Universal Acceptance (UA) is a metric. It is a measure of how well IDN domain names are accepted, displayed, stored and processed by the Internet’s applications and infrastructure. In previous research we have said that UA is a measure of how ‘usable’ an IDN is. UA measures the ability of IDNs to be used in the same way as traditional domain names. Another definition might be: UA is the state where an IDN can appear and be used anywhere an ASCII domain name appears, with predictable, reliable and appropriate results.
The DNS is a fundamental yet evolving part of the Internet’s infrastructure. The ability to use a domain name as part of a query for other information is a part of the Internet we often take for granted. The ubiquity of the DNS has been a source of the UA challenges for IDNs. For some time, application developers for the Internet presumed, erroneously, that all domain names ended with two or three characters – and that those characters were always ASCII.

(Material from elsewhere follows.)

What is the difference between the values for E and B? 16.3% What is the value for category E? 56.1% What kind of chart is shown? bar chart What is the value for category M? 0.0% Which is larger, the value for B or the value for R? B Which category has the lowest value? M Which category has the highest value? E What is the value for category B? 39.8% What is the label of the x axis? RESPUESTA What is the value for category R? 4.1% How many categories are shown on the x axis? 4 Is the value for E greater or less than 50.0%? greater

That misunderstanding has led to the principal problem for Universal Acceptance: while it may be possible to register and resolve IDNs, if software and Internet infrastructure does not accept, process, display and use those IDNs correctly, they remain unable to fulfil the potential of a truly rich, multilingual Internet.
What is the Source of the Problem?
To support IDNs, the Internet changed the DNS so that it supported non-ASCII characters. To do this, the DNS evolved to support the Universal Coded Character Set, known as unicode (or UTF8). Since the DNS was only built to support ASCII characters, there needed to be a translation from Unicode to ASCII strings – as well as a translation in the other direction. The Unicode-to-ASCII translation is called punycode and results in a translation for every IDN to a string called an “A-label.” The A-label for IDNs is easy to recognise because is always starts with the ASCII characters “XN–”

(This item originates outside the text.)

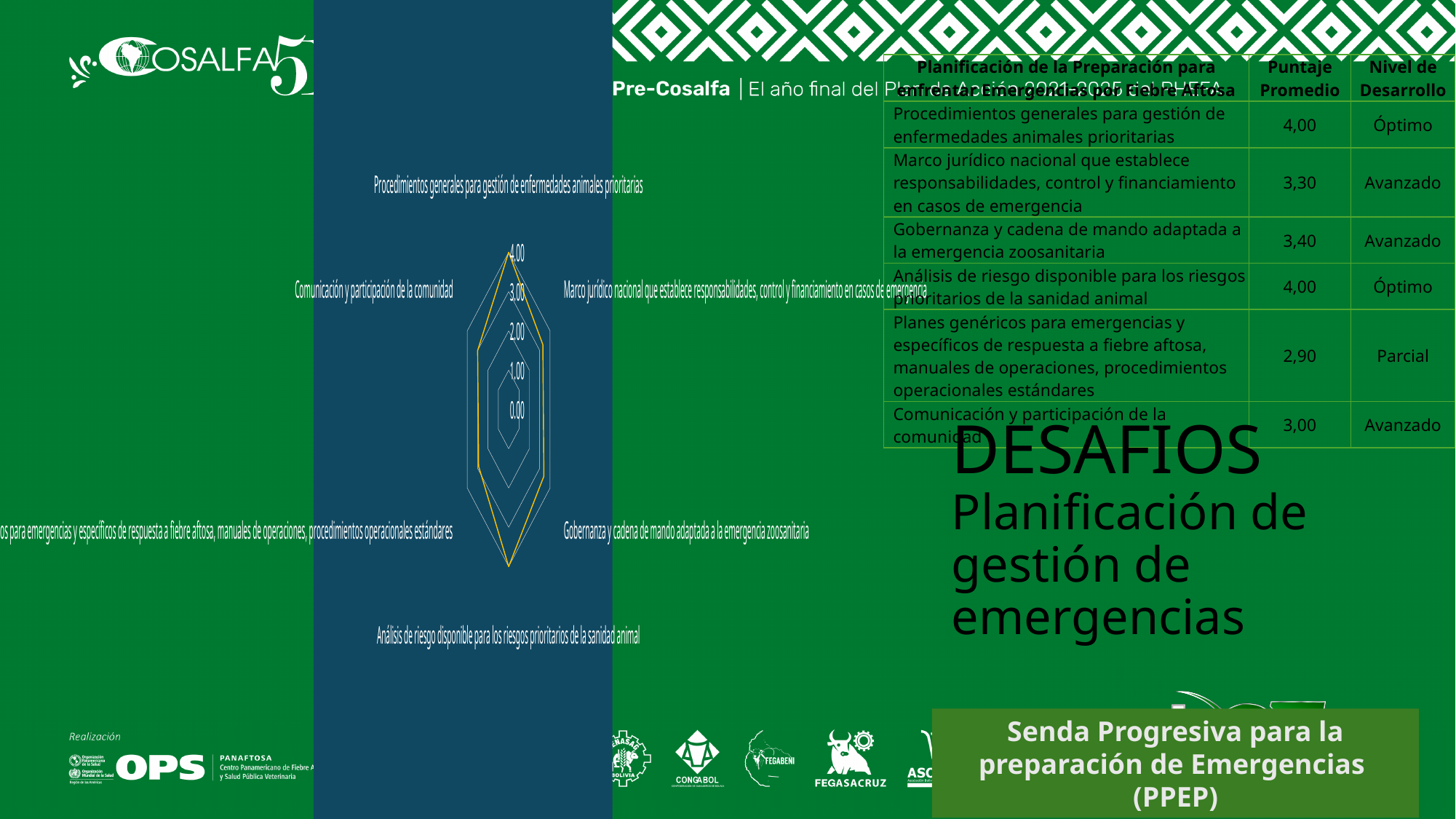
What Nivel de Desarrollo is assigned to 'Planes genéricos para emergencias y específicos de respuesta a fiebre aftosa'? Parcial What is the difference between the Puntaje Promedio of 'Procedimientos generales para gestión de enfermedades animales prioritarias' and 'Planes genéricos para emergencias y específicos de respuesta a fiebre aftosa'? 1,10 What kind of chart is shown on the left of the slide? Radar chart What is the highest value shown on the radar chart's axis scale? 4,00 What is the Puntaje Promedio for 'Gobernanza y cadena de mando adaptada a la emergencia zoosanitaria'? 3,40 Is the value for 'Marco jurídico nacional que establece responsabilidades, control y financiamiento en casos de emergencia' greater or less than 3,00? greater Which category has the lowest Puntaje Promedio? Planes genéricos para emergencias y específicos de respuesta a fiebre aftosa, manuales de operaciones, procedimientos operacionales estándares Which has a higher Puntaje Promedio: 'Procedimientos generales para gestión de enfermedades animales prioritarias' or 'Planes genéricos para emergencias y específicos de respuesta a fiebre aftosa'? Procedimientos generales para gestión de enfermedades animales prioritarias What is the Puntaje Promedio for 'Análisis de riesgo disponible para los riesgos prioritarios de la sanidad animal'? 4,00 How many categories (axes) does the radar chart have? 6 What is the Puntaje Promedio for 'Procedimientos generales para gestión de enfermedades animales prioritarias'? 4,00 What is the Puntaje Promedio for 'Comunicación y participación de la comunidad'? 3,00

Older parts of the Internet would have no problem processing, supporting and displaying A-labels because they are simply parts of an ASCII domain name. The problem for IDNs emerges when the unicode characters are used, stored or displayed by the Internet’s infrastructure. Older software and applications do not have the ability to store, process and display the unicode characters properly. As we have seen, even newer software fails to take the unicode labels into account. The result is that the IDNs, while registered in the DNS and available for resolution, do not work like the older ASCII domain names. Simply stated, IDNs face a barrier not faced by other domain names.
Universal Acceptance is a problem that is not limited to IDNs. With the expansion of the DNS root zone starting in 2013, many new top-level domain names appeared in the public Internet. Many have characteristics (especially string-length) that make previous assumptions about top-level domain names fail. As we have seen in previous years, this is a problem that significantly affects user account creation and validation.
In addition, IDNs appear in strings that are not used in the traditional DNS. It is very common to use a domain name as part of an username identifier. Domain names also form a crucial part of public email addresses. Domain names also appear in Internet infrastructure settings such as digital certificates. With the advent of the Internet of Things, domain names have the potential to be an identifier for many billions of devices and sensors. For internationalisation to succeed, IDNs must be accepted in these diverse settings which go well beyond the confines of the DNS.
The standard for Internationalised Domain Names was largely completed in 2008. However, the unicode standard, upon which IDNs are built, is an evolving and changing document. When unicode is changed, now characters appear and properties of existing characters (or, “codepoints”) are modified. In 2018, the IETF was at work bringing the IDN standard up-to-date to reflect changes in unicode. In addition, the IETF is currently developing a new standard that would help registries validate and IDN prior to registration.